Dataset items
____________

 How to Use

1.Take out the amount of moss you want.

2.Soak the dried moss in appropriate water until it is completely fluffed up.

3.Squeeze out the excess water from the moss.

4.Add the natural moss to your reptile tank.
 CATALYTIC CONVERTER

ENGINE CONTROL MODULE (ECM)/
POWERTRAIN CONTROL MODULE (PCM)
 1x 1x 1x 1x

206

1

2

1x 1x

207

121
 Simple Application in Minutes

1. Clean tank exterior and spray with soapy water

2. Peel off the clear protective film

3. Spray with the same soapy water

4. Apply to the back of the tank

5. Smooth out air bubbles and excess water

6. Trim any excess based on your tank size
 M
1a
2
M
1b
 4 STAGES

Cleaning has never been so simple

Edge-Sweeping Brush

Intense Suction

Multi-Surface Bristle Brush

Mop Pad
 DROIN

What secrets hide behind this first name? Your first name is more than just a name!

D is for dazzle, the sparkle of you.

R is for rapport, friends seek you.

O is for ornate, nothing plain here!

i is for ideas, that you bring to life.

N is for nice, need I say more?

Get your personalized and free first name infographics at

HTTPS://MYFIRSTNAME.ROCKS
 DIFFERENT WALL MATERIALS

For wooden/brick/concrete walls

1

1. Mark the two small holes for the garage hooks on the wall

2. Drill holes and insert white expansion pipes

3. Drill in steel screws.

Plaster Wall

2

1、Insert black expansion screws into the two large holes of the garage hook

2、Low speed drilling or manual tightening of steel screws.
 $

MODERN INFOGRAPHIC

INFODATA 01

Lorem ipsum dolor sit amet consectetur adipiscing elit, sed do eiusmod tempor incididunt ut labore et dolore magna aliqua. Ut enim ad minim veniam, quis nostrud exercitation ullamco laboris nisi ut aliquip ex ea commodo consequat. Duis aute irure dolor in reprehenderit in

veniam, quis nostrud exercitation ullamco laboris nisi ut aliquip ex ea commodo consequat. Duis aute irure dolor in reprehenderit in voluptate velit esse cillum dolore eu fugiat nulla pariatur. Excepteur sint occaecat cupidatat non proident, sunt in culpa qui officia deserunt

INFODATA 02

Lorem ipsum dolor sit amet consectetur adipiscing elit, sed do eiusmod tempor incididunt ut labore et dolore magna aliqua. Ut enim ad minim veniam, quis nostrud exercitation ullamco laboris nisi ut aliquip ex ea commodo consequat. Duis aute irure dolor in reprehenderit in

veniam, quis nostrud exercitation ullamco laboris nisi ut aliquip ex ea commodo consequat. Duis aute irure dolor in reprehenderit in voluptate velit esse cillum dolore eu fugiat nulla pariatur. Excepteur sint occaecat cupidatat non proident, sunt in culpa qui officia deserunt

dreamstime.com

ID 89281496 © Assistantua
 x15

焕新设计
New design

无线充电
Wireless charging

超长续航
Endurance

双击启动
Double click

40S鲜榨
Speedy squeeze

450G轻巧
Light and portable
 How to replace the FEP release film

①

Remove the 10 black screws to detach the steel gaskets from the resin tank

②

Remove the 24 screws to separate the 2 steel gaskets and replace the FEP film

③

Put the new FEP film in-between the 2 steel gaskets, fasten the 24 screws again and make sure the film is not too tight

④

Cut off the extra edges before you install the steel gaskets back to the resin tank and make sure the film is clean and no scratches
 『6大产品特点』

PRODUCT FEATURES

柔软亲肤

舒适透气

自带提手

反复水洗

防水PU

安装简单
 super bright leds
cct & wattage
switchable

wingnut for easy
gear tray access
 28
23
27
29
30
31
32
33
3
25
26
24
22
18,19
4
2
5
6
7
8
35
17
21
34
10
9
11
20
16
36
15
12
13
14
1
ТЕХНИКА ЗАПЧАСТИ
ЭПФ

____________

Work instructions
Copy the lines from the start of the data verbatim, stopping after the line containing "INFODATA 02".

Result of the task
 How to Use

1.Take out the amount of moss you want.

2.Soak the dried moss in appropriate water until it is completely fluffed up.

3.Squeeze out the excess water from the moss.

4.Add the natural moss to your reptile tank.
 CATALYTIC CONVERTER

ENGINE CONTROL MODULE (ECM)/
POWERTRAIN CONTROL MODULE (PCM)
 1x 1x 1x 1x

206

1

2

1x 1x

207

121
 Simple Application in Minutes

1. Clean tank exterior and spray with soapy water

2. Peel off the clear protective film

3. Spray with the same soapy water

4. Apply to the back of the tank

5. Smooth out air bubbles and excess water

6. Trim any excess based on your tank size
 M
1a
2
M
1b
 4 STAGES

Cleaning has never been so simple

Edge-Sweeping Brush

Intense Suction

Multi-Surface Bristle Brush

Mop Pad
 DROIN

What secrets hide behind this first name? Your first name is more than just a name!

D is for dazzle, the sparkle of you.

R is for rapport, friends seek you.

O is for ornate, nothing plain here!

i is for ideas, that you bring to life.

N is for nice, need I say more?

Get your personalized and free first name infographics at

HTTPS://MYFIRSTNAME.ROCKS
 DIFFERENT WALL MATERIALS

For wooden/brick/concrete walls

1

1. Mark the two small holes for the garage hooks on the wall

2. Drill holes and insert white expansion pipes

3. Drill in steel screws.

Plaster Wall

2

1、Insert black expansion screws into the two large holes of the garage hook

2、Low speed drilling or manual tightening of steel screws.
 $

MODERN INFOGRAPHIC

INFODATA 01

Lorem ipsum dolor sit amet consectetur adipiscing elit, sed do eiusmod tempor incididunt ut labore et dolore magna aliqua. Ut enim ad minim veniam, quis nostrud exercitation ullamco laboris nisi ut aliquip ex ea commodo consequat. Duis aute irure dolor in reprehenderit in

veniam, quis nostrud exercitation ullamco laboris nisi ut aliquip ex ea commodo consequat. Duis aute irure dolor in reprehenderit in voluptate velit esse cillum dolore eu fugiat nulla pariatur. Excepteur sint occaecat cupidatat non proident, sunt in culpa qui officia deserunt

INFODATA 02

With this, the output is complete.